What the task asks => Copy the entire listing below line by line, without altering a single character.

Stored items from a collection:
Begin

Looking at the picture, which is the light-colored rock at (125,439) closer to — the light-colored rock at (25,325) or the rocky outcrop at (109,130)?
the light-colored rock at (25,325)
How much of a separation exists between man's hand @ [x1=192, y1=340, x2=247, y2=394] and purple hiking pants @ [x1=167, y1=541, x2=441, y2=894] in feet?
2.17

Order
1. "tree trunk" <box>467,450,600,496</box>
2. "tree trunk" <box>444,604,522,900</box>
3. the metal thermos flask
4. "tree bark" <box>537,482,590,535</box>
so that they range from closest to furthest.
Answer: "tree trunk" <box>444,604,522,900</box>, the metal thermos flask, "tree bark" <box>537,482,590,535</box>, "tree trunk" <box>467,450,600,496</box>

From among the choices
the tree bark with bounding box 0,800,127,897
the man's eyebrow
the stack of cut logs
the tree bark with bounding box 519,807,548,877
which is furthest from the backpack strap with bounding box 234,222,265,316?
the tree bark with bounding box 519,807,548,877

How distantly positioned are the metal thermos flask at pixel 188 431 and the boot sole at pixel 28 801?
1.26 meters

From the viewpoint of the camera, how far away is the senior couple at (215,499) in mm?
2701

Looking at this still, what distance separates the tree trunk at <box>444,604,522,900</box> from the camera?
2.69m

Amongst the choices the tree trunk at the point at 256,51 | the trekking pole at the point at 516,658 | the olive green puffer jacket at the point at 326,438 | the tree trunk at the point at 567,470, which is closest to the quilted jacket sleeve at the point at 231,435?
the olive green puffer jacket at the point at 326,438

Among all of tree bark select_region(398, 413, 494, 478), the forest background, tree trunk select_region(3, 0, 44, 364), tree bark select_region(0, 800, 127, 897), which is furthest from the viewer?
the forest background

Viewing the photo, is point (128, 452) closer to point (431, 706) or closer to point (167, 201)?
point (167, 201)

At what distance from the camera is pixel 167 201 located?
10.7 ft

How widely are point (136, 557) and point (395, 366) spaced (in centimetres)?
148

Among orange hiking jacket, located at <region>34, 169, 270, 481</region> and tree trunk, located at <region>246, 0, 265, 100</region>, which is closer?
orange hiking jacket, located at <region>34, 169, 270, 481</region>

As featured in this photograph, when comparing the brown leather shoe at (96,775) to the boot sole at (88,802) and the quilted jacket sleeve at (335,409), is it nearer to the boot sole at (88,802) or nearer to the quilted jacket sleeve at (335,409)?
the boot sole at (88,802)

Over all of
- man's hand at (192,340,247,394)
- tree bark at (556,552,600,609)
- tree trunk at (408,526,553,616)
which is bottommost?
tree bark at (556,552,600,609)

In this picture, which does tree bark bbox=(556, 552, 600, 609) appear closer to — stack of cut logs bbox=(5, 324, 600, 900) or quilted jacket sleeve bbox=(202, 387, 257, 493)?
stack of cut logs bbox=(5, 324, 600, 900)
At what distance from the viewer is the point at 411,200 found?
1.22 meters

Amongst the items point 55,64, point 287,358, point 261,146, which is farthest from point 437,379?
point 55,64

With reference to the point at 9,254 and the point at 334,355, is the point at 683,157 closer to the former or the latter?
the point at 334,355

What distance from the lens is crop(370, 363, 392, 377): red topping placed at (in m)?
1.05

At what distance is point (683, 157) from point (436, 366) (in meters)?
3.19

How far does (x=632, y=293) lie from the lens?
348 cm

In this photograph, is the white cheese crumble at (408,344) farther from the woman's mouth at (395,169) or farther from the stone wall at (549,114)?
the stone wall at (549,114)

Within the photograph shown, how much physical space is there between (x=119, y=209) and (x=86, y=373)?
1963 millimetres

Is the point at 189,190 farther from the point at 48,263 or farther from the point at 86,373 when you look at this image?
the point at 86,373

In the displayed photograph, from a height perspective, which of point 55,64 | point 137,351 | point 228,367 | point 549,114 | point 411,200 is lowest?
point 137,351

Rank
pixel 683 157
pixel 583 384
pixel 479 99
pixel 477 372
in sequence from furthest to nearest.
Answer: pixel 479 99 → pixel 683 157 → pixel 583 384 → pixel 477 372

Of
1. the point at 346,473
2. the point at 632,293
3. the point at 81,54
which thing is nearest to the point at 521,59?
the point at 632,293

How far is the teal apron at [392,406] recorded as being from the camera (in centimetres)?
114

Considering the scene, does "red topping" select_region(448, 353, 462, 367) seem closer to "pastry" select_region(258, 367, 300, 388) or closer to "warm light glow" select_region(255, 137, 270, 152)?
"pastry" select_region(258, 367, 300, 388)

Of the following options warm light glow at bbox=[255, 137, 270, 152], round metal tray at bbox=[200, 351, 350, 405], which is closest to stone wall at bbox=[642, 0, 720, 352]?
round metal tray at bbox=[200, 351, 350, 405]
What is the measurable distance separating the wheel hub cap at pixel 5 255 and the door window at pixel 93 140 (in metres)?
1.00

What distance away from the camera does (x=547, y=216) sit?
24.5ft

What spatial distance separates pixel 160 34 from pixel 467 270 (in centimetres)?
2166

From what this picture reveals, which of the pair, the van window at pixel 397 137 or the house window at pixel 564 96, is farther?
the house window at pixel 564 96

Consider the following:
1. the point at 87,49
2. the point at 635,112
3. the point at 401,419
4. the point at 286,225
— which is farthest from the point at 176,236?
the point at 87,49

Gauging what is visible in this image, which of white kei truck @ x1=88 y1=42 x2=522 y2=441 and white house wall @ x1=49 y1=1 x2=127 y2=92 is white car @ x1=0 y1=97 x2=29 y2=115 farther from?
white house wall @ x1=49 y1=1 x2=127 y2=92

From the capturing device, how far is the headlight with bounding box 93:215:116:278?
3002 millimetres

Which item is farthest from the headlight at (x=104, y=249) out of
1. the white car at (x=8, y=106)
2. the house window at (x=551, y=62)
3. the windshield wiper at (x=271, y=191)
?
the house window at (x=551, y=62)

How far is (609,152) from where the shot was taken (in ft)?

End

The response =>
Looking at the picture, which is the light-colored rock at (125,439) closer to — the light-colored rock at (25,325) or the rocky outcrop at (109,130)?
the light-colored rock at (25,325)
How much of a separation exists between man's hand @ [x1=192, y1=340, x2=247, y2=394] and purple hiking pants @ [x1=167, y1=541, x2=441, y2=894] in feet?
2.17

Order
1. "tree trunk" <box>467,450,600,496</box>
2. "tree trunk" <box>444,604,522,900</box>
3. the metal thermos flask
4. "tree bark" <box>537,482,590,535</box>
so that they range from closest to furthest.
Answer: "tree trunk" <box>444,604,522,900</box>, the metal thermos flask, "tree bark" <box>537,482,590,535</box>, "tree trunk" <box>467,450,600,496</box>

From among the choices
the tree bark with bounding box 0,800,127,897
the man's eyebrow
the stack of cut logs
the tree bark with bounding box 519,807,548,877
which is furthest from the backpack strap with bounding box 234,222,265,316?
the tree bark with bounding box 519,807,548,877

How distantly positioned are the metal thermos flask at pixel 188 431 and the boot sole at pixel 28 801?
1.26 meters

From the viewpoint of the camera, how far away is the senior couple at (215,499) in mm?
2701

Looking at this still, what distance separates the tree trunk at <box>444,604,522,900</box> from the camera?
2.69m

Amongst the choices the tree trunk at the point at 256,51 | the trekking pole at the point at 516,658 | the olive green puffer jacket at the point at 326,438 | the tree trunk at the point at 567,470, which is closest to the quilted jacket sleeve at the point at 231,435?
the olive green puffer jacket at the point at 326,438

Among all of tree bark select_region(398, 413, 494, 478), the forest background, tree trunk select_region(3, 0, 44, 364), tree bark select_region(0, 800, 127, 897), which is furthest from the viewer?
the forest background

Viewing the photo, is point (128, 452) closer to point (431, 706) or closer to point (167, 201)?
point (167, 201)

At what distance from the camera is pixel 167 201 located?
10.7 ft

How widely are point (136, 557) and point (395, 366) spaced (in centimetres)?
148

Among orange hiking jacket, located at <region>34, 169, 270, 481</region> and tree trunk, located at <region>246, 0, 265, 100</region>, which is closer?
orange hiking jacket, located at <region>34, 169, 270, 481</region>

As featured in this photograph, when comparing the brown leather shoe at (96,775) to the boot sole at (88,802) and the quilted jacket sleeve at (335,409), is it nearer to the boot sole at (88,802) or nearer to the quilted jacket sleeve at (335,409)?
the boot sole at (88,802)

Over all of
- man's hand at (192,340,247,394)
- tree bark at (556,552,600,609)
- tree trunk at (408,526,553,616)
which is bottommost?
tree bark at (556,552,600,609)

In this picture, which does tree bark bbox=(556, 552, 600, 609) appear closer to — stack of cut logs bbox=(5, 324, 600, 900) or quilted jacket sleeve bbox=(202, 387, 257, 493)?
stack of cut logs bbox=(5, 324, 600, 900)
At what distance from the viewer is the point at 411,200 found?
1.22 meters

Amongst the items point 55,64, point 287,358, point 261,146, which is farthest from point 437,379?
point 55,64

With reference to the point at 9,254 and the point at 334,355, is the point at 683,157 closer to the former or the latter?
the point at 334,355

What distance from the lens is crop(370, 363, 392, 377): red topping placed at (in m)?
1.05

At what distance is point (683, 157) from point (436, 366) (in meters)?
3.19

How far does (x=632, y=293) lie from the lens?
348 cm

In this photograph, is the white cheese crumble at (408,344) farther from the woman's mouth at (395,169) or farther from the stone wall at (549,114)?
the stone wall at (549,114)

Within the photograph shown, how much physical space is there between (x=119, y=209) and (x=86, y=373)?
1963 millimetres

Is the point at 189,190 farther from the point at 48,263 or farther from the point at 86,373 when you look at this image?
the point at 86,373

In the displayed photograph, from a height perspective, which of point 55,64 | point 137,351 | point 228,367 | point 549,114 | point 411,200 is lowest?
point 137,351

Rank
pixel 683 157
pixel 583 384
pixel 479 99
pixel 477 372
in sequence from furthest to nearest.
Answer: pixel 479 99 → pixel 683 157 → pixel 583 384 → pixel 477 372

Of
1. the point at 346,473
2. the point at 632,293
3. the point at 81,54
which thing is nearest to the point at 521,59?
the point at 632,293

How far is the teal apron at [392,406] recorded as being from the camera (in centimetres)?
114

Considering the scene, does "red topping" select_region(448, 353, 462, 367) seem closer to "pastry" select_region(258, 367, 300, 388) or closer to "warm light glow" select_region(255, 137, 270, 152)?
"pastry" select_region(258, 367, 300, 388)

Of the following options warm light glow at bbox=[255, 137, 270, 152], round metal tray at bbox=[200, 351, 350, 405], which is closest to stone wall at bbox=[642, 0, 720, 352]?
round metal tray at bbox=[200, 351, 350, 405]
What is the measurable distance separating the wheel hub cap at pixel 5 255 and the door window at pixel 93 140 (in metres)?
1.00

What distance away from the camera does (x=547, y=216) sit?
24.5ft

What spatial distance separates pixel 160 34 from pixel 467 270 (in centimetres)?
2166

From what this picture reveals, which of the pair, the van window at pixel 397 137 or the house window at pixel 564 96, is farther?
the house window at pixel 564 96

Consider the following:
1. the point at 87,49
2. the point at 635,112
3. the point at 401,419
4. the point at 286,225
— which is farthest from the point at 176,236?
the point at 87,49

Gauging what is visible in this image, which of white kei truck @ x1=88 y1=42 x2=522 y2=441 and white house wall @ x1=49 y1=1 x2=127 y2=92 is white car @ x1=0 y1=97 x2=29 y2=115 farther from?
white house wall @ x1=49 y1=1 x2=127 y2=92

From the capturing device, how far is the headlight with bounding box 93:215:116:278?
3002 millimetres

Which item is farthest from the headlight at (x=104, y=249) out of
1. the white car at (x=8, y=106)
2. the house window at (x=551, y=62)
3. the windshield wiper at (x=271, y=191)
?
the house window at (x=551, y=62)

How far is (609,152) from where the shot was taken (in ft)?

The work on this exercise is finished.